INSTRUCTIONS TO FOLLOW
I would like every record printed again, exactly as shown.

TASK MATERIAL
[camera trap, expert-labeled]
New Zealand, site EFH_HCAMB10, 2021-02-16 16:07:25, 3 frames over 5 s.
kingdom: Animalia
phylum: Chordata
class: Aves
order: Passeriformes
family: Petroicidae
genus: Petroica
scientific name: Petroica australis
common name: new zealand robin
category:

EXERCISE SOLUTION
[camera trap, expert-labeled]
New Zealand, site EFH_HCAMB10, 2021-02-16 16:07:25, 3 frames over 5 s.
kingdom: Animalia
phylum: Chordata
class: Aves
order: Passeriformes
family: Petroicidae
genus: Petroica
scientific name: Petroica australis
common name: new zealand robin
category:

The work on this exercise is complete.